Ici, les voix s'accordent au sourire épandu. Ce sont des voix d'aise, aux épanchements de surface, ainsi que dans les pays accoutumés au commerce des hommes ; des voix tentées par la dramatisation et qui se donnent en spectacle, chez les hâbleurs. Mais sous les inflexions chantantes, les grasses bouffissures, c'est un peuple pudique et taciturne que j'entends. Celui des Alyscamps ; celui qui édifia Sénanque et Silvacane, et Montmajour.
La Provence a ses agoras et ses forums ; mais en quelque hameau ruiné de la Montagne de Lure, les deux survivants, qui se haïssent à portée de fusil, ont fini par perdre l'usage de la parole.
Est-ce en songeant à tout cela, que Cézanne écrivait à un ami : « Il y a une tristesse de la Provence que personne n'a dite. » Tristesse qu'il percevait si bien, qu'il aurait voulu, ajoutait-il, « mêler la mélancolie au soleil ».

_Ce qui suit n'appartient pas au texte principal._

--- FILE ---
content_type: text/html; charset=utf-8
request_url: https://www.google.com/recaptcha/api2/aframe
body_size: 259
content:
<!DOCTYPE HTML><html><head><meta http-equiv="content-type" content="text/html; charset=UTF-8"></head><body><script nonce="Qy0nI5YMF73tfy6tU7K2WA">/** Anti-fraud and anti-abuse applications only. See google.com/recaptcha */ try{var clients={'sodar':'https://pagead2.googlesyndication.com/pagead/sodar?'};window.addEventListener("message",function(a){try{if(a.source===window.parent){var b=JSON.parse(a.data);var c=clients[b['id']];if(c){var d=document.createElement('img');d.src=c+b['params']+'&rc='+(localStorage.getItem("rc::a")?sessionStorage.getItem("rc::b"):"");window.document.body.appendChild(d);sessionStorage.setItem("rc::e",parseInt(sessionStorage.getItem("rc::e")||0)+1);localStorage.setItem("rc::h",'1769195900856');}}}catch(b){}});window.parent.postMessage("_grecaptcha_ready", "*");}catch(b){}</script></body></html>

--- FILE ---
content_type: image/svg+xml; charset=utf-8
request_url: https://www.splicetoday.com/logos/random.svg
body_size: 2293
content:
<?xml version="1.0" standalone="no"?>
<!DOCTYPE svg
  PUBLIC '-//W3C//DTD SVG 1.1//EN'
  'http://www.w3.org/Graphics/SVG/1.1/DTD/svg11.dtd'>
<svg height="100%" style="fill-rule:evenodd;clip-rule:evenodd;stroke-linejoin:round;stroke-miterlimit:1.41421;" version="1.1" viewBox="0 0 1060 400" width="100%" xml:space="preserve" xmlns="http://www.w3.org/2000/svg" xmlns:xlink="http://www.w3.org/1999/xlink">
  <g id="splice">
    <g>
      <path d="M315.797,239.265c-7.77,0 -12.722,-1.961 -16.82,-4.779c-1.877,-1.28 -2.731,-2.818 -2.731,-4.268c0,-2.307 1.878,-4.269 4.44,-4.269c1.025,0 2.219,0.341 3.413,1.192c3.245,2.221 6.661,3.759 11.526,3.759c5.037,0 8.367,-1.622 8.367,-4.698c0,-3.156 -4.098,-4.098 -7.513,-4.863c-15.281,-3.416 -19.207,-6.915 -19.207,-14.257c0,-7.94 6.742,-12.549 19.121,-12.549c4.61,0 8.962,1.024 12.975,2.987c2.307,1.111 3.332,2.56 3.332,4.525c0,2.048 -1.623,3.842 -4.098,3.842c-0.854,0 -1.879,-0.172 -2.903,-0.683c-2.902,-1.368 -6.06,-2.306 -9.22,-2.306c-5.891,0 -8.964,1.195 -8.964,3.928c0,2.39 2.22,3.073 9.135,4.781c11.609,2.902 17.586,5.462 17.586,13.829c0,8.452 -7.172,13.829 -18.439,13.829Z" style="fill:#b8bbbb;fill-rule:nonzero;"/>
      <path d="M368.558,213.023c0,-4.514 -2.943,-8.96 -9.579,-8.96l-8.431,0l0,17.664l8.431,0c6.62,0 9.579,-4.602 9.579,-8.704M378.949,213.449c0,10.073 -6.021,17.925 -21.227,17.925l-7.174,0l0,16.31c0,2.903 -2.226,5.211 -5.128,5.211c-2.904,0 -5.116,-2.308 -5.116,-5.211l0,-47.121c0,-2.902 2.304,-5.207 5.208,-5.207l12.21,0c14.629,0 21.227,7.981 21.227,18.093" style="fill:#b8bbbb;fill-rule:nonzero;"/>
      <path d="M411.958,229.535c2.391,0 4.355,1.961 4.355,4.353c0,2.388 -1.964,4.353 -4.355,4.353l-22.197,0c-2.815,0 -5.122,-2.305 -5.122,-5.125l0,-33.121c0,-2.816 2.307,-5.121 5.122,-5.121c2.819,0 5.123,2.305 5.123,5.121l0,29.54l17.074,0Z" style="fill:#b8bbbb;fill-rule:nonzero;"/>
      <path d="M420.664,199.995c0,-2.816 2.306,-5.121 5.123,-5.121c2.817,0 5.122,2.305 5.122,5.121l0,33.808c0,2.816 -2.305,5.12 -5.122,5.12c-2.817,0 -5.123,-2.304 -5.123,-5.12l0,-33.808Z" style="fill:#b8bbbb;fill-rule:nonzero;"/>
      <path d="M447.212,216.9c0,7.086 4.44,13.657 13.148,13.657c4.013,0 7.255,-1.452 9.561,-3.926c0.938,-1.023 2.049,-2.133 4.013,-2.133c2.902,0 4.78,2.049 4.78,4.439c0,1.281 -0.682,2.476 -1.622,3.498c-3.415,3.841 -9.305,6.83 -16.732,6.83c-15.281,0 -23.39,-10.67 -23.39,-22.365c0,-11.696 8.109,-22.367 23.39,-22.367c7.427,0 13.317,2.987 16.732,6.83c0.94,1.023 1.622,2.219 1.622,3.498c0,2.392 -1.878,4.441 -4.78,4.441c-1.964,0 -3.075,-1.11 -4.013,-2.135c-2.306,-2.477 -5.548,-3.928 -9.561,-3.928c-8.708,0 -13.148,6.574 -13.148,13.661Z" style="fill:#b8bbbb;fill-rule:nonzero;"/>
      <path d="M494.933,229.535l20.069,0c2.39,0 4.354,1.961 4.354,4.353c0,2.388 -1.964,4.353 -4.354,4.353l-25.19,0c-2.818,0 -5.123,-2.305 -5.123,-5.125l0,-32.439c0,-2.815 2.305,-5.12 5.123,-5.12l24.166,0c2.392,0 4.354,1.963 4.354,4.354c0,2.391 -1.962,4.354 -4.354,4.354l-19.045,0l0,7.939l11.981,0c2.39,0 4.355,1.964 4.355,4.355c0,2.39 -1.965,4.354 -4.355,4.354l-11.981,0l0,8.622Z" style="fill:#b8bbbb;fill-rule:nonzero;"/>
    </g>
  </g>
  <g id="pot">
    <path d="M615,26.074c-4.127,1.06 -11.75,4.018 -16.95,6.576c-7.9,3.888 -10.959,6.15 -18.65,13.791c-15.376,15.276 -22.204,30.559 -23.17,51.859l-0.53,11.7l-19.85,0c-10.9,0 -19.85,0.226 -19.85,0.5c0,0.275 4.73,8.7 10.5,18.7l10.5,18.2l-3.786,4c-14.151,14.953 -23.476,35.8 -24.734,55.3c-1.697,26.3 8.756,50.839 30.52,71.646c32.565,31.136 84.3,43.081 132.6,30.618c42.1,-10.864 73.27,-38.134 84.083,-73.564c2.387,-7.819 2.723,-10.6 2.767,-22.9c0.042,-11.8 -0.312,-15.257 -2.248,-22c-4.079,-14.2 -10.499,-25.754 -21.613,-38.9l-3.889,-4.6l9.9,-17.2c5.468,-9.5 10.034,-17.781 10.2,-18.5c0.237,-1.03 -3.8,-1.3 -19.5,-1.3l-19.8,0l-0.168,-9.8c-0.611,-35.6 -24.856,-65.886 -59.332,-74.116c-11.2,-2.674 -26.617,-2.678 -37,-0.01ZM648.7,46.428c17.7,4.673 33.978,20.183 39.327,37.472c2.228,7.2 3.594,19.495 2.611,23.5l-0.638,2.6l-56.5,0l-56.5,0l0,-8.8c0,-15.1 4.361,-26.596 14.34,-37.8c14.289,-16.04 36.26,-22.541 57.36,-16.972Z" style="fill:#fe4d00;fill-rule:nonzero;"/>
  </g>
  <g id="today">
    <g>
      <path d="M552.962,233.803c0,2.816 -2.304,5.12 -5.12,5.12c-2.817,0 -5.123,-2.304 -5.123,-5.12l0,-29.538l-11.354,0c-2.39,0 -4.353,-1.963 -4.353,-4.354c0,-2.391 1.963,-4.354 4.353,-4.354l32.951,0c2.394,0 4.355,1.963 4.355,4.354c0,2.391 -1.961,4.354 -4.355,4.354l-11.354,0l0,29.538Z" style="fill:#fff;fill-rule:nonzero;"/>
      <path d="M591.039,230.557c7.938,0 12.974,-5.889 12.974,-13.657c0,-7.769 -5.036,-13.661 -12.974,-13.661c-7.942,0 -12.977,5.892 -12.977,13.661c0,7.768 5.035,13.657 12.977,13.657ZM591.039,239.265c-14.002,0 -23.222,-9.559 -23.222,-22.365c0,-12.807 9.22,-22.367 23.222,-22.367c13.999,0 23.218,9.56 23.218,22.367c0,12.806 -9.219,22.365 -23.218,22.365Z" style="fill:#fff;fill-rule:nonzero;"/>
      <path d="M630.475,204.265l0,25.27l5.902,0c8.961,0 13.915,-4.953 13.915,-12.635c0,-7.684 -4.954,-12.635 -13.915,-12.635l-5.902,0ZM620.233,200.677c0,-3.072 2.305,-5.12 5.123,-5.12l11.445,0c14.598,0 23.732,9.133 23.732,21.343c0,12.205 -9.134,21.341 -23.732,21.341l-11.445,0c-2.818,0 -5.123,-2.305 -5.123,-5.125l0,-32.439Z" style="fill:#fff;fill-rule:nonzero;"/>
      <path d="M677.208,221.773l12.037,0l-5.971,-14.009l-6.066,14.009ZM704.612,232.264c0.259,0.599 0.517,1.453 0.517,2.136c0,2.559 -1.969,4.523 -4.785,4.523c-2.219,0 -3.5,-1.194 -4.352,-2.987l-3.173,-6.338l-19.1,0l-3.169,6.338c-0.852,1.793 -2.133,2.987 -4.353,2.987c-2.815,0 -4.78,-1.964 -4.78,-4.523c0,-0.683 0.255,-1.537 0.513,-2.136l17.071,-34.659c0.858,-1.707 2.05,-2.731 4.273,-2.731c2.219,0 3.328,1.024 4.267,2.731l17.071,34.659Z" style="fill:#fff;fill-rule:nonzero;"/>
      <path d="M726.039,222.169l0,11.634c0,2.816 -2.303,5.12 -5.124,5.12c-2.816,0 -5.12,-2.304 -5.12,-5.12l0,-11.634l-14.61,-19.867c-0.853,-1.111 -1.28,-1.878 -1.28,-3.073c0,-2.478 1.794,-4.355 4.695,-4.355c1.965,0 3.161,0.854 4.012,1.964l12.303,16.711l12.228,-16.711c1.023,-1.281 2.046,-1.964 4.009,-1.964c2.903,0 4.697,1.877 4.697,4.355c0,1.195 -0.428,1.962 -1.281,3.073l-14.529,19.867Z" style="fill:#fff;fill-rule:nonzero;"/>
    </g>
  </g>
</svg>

Telles sont la densité, l'austérité de ce pays, qu'on ne peut s'y insérer avec aisance que pourvu d'un regard dénué de nostalgie, d'un cœur, d'un souffle disposés au bonheur. Dès lors, comment les Provençaux peuvent-ils, sans en être éprouvés, passer leur vie dans un musée comble de toiles de Poussin, parmi des paysages absolus où l'air, l'eau, le vent, les fleurs sont autant de concrétions ; où pèse sur votre nuque, entre vos omoplates, la pointe d'un glaive – pays vertical ! – ? N'ont-ils donc pas de ces plaies de l'âme que le soleil, loin de les assécher, rend purulentes ? Ne perçoivent-ils pas, dans leur azur, toute l'ironie du firmament ?
Que dire, encore, des vieilles gens à la peau couturée, qui viennent là réchauffer leurs os pareils à la roche à nu ? Ne voient-ils pas leurs cicatrices se rouvrir devant la fougue des couleurs, des saveurs, des senteurs ?
Malgré soleil, farandoles et galoubets, on meurt aussi en Provence, terre riante et tragique – et plus amer sans doute de devoir « quitter tout cela ».